Prompt A |
Name every sign that the advice on reading a girl's interest gives for telling that a girl is interested or flirting.
Prompt B |
Answer these questions from the advice on reading a girl's interest:
(i) Until about what age did the writer have a horrible time with women?
(ii) After getting a girl's number, how soon does the writer call her?
(iii) How does a girl who is only a friend handle eye contact?
Prompt C |
Carry the advice on reading a girl's interest forward from its last sentence.

==== Passage shown

*ed hobbles in on his cane, sits in the rocking chair and begins to recollect about the women in his life...remembers that isn't the subject and ....*
like Phil said, this isn't going to be a therapist type answer. more the shared experience of a guy who had a horrible time with women till he was about 17 and then read the book "how to pick up women" (for real
).
first, phil's advice is pretty good. except i would never give a girl my number and expect her to call. i would get her number and call her in a day or 2. If she gives you the number she is definitly interested in you for some reason. it still could be as friends though.
one good indication i found is that a girl who is flirting will tend to touch you physically. this can be a bit confusing with younger girls who still haven't figured out the effect/affect physical contact has on males, but for most girls this is true. another good indication is her eyes. if she is flirting she will either tend to stare at you or to consciously avoid eye contact. a friend will casually make eye contact and then shift away and then make eye contact and then look away, etc. a girl with an interest in you will either want you to know or will look quite awkward trying to keep you from knowing.

========
==== Given records

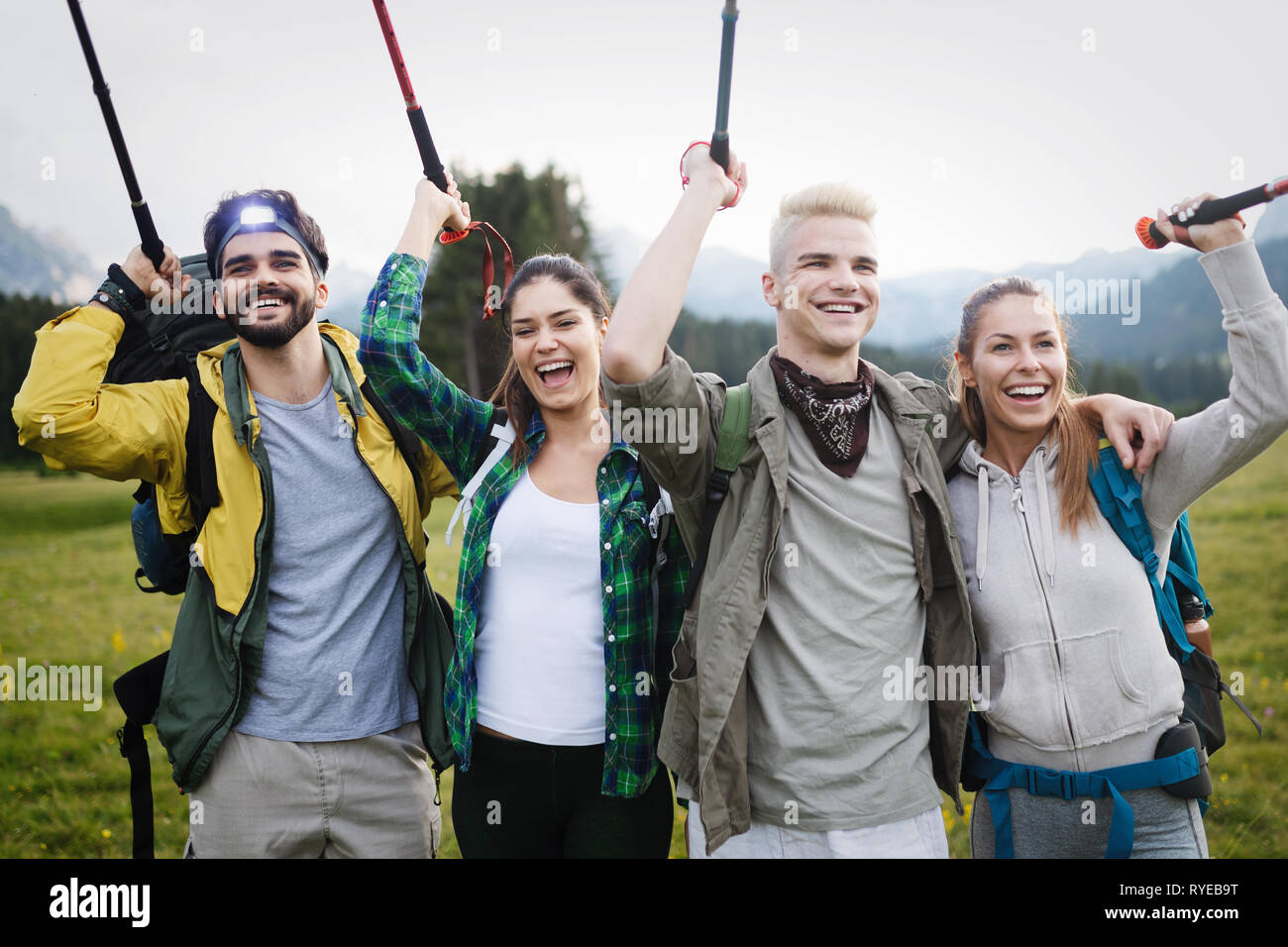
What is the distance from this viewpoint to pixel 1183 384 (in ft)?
241

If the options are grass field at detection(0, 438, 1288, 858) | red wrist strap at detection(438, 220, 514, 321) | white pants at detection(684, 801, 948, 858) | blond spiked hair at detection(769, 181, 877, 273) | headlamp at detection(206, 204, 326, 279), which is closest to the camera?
white pants at detection(684, 801, 948, 858)

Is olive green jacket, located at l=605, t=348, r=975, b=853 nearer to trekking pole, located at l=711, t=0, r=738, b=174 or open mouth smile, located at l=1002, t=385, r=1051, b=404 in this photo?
open mouth smile, located at l=1002, t=385, r=1051, b=404

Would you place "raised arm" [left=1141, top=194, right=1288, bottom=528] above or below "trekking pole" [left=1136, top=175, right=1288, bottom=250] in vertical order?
below

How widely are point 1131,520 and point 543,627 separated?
240cm

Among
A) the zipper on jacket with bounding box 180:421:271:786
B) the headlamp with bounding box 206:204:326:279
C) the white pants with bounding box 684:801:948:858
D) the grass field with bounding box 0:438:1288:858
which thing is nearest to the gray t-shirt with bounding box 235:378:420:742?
the zipper on jacket with bounding box 180:421:271:786

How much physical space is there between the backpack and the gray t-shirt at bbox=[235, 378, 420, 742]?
0.22 metres

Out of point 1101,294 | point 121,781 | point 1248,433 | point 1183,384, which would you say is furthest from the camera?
point 1183,384

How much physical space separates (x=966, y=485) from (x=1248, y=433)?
1003mm

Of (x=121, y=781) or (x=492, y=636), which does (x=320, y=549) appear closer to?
(x=492, y=636)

========

Answer area A |
- She gives you her number.
- She touches you physically.
- She tends to stare at you.
- She consciously avoids eye contact.

Answer area B |
(i) About 17.
(ii) In a day or two.
(iii) She casually makes eye contact, then shifts her eyes away, then makes eye contact again and looks away again, and so on.

Answer area C |
this may sound hard to believe, but girls have all the same fears and confusions about guys. they are also afraid of being rejected and hurt. afraid of being emabarassed or of things not being what they seem with a guy. so unless this is the most popular girl in school, she likely
could be interested if she approaches you at all for any reason other than to get you to do her homework for her. the real thing is to be brave enough to be a bit flirtatious yourself. you need to let a girl you are interested in know how you feel. do it nicely and she will feel good about it even if she doesn't feel the same. and believe me the relief of knowing where you stand is better than being in limbo and being self conscious about your every move.
oh, and last thing - flirtation normally uses feeling words and subtle body language. also it contains compliments. if a girl tells you that you are cute or you have nice legs or she "likes" something about you that seems wierd to you, then that is flirting.
warning - teenage girls (well, lots of females of all ages really) sometimes like to flirt for their own gratification. they are interested in getting attention and making themselves feel better. they may have no other interest in the male they are talking to beyond that. flirting doesn't always mean something else is in the possible future. so again, being clear on how you feel is the best solution. the more you do this, the better feel you will get for what is really going on with women.
and trip - don't get too hung up worrying about high school girls. once you get to college, women are slightly more mature and easier to deal with. high school is a great time to make lots of mistakes. chances are you'll never see 90% of these girls again after HS, except for reunions. at which point they will all be interested if you have learned to apply all you learned from them.
(or you'll be happily settled with a woman who doesn't treat you like they did and can just laugh at them)
oh, and never discount the advantages of friendship. being friends with a girl will get you access to their friends. plus many great relationships start as friends and then develop into something else.